4 63 O.S. 1981 § 2-206 [63-2-206] provides:

The controlled substances listed in this section are included in Schedule II.

A. Any of the following substances except those narcotic drugs listed in other schedules whether produced directly or indirectly by extraction from substances of vegetable origin, or independently by means of chemical synthesis, or by combination of extraction and chemical synthesis;

* * * * * *

Any salt, compound, isomer, derivative, or preparation thereof which is chemically equivalent or identical with any of the substances refered to in paragraph 1, but not including the isoquinoline alkaloids of opium.

* * * * * *

B. Any of the following opiates, including their isomers, esters, ethers, salts, and salts of isomers, esters, ethers and salts is possible within the specific chemical designation:

* * * * * *

C. Any substance which contains any quantity of methamphetamine, including its salts, isomers, and salts of isomers.

* * * * * *

BUSSEY, Judge, dissenting:

¶1 I must dissent to the reversal of this case. I am of the opinion that 63 O.S. 1981 § 2-206 [63-2-206](A)(4) is clear and unambiguous by its terms. I am not convinced that it is within the province of this Court to legislate an isometric derivative exception for cocaine into the statute where the statute clearly excludes, "coca leaves or extractions which do not contain cocaine or ecgonine."
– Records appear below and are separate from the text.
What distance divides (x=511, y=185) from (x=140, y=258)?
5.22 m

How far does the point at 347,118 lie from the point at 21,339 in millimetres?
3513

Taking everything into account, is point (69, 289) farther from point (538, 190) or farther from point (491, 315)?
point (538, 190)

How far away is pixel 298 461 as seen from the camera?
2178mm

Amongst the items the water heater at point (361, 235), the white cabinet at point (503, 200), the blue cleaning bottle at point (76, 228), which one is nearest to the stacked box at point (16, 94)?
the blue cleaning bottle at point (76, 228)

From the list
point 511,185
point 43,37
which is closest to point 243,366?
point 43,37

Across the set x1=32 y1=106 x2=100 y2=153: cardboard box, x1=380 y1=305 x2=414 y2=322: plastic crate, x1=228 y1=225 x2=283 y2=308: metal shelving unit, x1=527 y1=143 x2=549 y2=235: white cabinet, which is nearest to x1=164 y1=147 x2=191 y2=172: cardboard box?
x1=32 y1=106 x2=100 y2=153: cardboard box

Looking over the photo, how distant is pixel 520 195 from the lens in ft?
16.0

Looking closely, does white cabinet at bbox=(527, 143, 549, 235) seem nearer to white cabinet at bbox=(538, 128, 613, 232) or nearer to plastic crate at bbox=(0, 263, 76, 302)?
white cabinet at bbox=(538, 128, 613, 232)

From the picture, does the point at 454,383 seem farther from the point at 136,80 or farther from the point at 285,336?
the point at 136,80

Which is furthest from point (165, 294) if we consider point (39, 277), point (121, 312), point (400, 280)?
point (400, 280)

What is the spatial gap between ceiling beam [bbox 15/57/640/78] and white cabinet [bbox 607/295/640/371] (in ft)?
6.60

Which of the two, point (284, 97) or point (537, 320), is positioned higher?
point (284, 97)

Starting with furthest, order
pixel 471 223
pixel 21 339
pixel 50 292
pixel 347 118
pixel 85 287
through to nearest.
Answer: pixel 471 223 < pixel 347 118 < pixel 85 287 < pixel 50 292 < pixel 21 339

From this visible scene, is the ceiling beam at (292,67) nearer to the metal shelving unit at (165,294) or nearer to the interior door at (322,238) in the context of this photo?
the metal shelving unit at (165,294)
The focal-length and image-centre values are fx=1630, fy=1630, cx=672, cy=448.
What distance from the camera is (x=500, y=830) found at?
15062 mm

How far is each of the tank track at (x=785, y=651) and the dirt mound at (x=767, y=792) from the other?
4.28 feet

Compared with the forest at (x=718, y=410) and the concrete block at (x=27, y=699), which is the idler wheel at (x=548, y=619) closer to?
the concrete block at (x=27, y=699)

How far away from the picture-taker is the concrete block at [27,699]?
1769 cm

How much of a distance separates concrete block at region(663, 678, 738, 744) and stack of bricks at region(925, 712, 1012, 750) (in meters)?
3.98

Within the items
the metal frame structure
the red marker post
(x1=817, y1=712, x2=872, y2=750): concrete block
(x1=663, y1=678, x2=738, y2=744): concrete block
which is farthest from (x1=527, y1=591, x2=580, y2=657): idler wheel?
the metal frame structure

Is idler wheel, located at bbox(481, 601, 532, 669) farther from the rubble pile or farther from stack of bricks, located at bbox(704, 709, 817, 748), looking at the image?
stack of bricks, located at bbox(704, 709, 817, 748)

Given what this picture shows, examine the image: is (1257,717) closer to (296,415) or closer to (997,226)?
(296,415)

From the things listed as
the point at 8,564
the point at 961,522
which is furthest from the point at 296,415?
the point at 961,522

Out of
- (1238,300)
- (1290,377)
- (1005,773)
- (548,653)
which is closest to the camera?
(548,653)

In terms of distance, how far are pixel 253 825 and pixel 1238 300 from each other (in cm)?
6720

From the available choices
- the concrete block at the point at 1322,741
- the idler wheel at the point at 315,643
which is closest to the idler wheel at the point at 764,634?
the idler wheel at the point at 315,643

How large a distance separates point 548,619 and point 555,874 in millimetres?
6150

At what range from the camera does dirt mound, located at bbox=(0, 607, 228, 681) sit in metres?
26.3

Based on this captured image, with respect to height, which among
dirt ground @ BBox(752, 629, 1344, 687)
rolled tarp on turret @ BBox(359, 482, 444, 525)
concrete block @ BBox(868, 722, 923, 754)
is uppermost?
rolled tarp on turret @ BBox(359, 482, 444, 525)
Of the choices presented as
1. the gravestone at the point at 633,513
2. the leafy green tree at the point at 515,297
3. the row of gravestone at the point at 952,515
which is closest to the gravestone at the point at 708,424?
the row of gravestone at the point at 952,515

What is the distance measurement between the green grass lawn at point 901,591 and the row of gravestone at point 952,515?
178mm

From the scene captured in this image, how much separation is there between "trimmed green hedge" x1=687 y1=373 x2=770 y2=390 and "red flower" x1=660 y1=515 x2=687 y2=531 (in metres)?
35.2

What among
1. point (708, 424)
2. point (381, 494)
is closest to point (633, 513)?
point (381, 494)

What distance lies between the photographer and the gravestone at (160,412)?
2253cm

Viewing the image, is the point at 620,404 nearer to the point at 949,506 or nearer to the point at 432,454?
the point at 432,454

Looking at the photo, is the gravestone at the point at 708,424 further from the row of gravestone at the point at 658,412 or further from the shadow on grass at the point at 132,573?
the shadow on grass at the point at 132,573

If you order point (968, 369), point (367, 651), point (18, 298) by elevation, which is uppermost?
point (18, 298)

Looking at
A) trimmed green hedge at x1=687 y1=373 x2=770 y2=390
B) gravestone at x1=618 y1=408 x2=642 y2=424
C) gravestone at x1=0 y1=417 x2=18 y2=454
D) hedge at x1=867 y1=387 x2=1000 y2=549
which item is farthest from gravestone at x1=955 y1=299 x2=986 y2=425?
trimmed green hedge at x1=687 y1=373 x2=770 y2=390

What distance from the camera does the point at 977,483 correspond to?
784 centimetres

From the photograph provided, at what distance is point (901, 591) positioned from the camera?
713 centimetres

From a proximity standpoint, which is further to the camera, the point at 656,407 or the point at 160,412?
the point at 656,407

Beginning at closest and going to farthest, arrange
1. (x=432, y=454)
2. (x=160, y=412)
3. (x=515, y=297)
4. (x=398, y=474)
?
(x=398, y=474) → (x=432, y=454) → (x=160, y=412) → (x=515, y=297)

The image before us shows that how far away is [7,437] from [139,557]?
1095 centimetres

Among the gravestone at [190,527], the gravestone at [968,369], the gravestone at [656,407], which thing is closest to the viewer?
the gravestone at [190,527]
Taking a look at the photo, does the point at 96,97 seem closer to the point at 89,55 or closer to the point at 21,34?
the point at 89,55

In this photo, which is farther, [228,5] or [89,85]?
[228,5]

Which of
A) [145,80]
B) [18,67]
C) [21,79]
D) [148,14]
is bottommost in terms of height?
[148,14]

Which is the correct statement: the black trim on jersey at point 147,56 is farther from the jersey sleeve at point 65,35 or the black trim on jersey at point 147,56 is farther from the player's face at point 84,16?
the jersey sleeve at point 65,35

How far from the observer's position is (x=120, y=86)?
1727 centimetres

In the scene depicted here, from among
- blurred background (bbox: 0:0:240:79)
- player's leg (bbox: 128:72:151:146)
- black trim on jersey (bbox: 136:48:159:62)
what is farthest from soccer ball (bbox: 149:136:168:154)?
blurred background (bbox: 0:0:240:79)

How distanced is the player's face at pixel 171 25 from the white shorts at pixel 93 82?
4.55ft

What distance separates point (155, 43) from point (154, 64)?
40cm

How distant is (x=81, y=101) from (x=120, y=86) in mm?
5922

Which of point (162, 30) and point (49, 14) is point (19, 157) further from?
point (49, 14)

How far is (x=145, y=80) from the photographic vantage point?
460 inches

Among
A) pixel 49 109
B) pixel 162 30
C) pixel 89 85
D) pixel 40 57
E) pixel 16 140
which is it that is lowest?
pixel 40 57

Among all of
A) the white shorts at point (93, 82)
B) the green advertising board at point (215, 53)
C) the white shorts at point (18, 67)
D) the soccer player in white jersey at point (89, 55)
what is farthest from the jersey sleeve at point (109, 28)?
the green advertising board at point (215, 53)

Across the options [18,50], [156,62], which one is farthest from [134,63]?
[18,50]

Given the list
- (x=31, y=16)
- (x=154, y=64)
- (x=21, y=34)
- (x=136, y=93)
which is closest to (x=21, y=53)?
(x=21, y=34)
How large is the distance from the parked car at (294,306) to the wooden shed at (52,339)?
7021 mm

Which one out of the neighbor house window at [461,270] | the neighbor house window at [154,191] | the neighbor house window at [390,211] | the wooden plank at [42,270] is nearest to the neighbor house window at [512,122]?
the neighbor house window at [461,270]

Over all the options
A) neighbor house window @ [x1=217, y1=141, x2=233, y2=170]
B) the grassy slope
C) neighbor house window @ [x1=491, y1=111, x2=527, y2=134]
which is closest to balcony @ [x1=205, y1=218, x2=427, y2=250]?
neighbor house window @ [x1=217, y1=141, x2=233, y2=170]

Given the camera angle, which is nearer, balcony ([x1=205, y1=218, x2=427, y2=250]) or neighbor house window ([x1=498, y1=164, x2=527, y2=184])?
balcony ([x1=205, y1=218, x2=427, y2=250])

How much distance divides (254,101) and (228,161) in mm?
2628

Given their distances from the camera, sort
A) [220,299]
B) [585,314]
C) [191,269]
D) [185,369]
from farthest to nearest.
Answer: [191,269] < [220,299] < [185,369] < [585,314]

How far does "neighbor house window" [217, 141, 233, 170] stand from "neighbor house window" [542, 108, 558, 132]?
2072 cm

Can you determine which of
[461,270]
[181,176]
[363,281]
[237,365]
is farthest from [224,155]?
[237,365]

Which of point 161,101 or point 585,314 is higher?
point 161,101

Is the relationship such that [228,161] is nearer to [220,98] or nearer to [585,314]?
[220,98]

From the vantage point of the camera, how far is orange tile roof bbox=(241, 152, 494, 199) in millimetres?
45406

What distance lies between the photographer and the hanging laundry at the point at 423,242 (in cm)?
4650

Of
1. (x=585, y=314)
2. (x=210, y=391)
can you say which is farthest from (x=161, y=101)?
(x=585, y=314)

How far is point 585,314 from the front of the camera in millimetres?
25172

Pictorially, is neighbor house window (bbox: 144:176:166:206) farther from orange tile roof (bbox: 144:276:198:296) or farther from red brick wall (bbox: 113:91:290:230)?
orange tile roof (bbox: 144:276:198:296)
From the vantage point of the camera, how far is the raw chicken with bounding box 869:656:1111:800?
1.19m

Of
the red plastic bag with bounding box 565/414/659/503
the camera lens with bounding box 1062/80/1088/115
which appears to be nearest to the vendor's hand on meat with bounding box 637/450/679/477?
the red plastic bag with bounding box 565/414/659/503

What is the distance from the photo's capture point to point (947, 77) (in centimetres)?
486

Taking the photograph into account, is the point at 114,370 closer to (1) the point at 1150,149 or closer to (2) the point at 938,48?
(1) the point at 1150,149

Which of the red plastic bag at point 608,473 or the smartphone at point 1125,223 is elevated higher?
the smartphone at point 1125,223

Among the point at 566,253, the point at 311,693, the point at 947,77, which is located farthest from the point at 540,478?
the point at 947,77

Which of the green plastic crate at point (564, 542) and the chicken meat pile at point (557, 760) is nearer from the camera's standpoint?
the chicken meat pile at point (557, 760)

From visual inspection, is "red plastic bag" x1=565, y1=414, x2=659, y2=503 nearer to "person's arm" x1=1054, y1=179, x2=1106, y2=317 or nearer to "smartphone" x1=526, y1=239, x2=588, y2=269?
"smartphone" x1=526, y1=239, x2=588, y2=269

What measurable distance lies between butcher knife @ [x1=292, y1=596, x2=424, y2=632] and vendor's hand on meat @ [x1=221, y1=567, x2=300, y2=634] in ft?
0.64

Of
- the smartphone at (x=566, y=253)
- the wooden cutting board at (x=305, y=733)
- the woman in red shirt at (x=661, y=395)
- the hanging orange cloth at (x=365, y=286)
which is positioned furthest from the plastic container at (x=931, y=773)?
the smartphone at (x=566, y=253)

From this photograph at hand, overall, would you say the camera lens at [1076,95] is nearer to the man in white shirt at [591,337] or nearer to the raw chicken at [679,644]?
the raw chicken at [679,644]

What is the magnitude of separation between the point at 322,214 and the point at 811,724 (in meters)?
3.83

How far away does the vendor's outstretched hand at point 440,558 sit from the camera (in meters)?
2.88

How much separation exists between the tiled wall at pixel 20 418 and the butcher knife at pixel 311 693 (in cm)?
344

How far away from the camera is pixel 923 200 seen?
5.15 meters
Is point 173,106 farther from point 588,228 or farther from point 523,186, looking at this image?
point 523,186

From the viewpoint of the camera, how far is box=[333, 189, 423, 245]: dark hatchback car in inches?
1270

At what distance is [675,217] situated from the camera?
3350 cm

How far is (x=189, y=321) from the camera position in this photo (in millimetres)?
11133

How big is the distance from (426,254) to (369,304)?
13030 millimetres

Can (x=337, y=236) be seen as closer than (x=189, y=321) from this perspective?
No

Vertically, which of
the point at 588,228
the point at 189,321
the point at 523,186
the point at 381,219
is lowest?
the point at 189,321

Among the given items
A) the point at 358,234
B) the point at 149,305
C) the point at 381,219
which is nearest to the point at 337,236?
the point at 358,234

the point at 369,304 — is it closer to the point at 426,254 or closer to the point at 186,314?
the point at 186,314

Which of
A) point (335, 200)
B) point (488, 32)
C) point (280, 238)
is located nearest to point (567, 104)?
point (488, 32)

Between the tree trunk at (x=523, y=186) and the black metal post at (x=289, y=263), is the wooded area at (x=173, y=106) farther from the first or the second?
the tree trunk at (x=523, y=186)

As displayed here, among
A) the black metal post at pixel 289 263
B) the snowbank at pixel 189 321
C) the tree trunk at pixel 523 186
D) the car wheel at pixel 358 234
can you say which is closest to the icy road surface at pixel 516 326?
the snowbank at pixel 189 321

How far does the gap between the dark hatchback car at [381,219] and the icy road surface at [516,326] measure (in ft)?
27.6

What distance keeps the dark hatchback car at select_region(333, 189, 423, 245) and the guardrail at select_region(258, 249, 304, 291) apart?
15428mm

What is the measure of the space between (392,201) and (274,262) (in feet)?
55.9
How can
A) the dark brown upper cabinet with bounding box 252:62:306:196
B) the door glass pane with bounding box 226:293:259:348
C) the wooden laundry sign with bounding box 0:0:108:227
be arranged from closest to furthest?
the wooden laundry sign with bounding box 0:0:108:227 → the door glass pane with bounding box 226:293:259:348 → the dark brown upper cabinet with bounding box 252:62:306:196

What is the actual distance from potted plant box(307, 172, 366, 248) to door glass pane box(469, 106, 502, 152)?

¶2 Furthermore, the evidence of appellant's guilt is clear, convincing and cogent, and I am not persuaded the defense was deprived of any right to present evidence that the three ounces of the white powdery substance, which was sold for $6,600, was cough syrup or cold tablets, or that the State was required to resupply him with samples of the cocaine which he had illegally sold. I would affirm the judgment and sentence.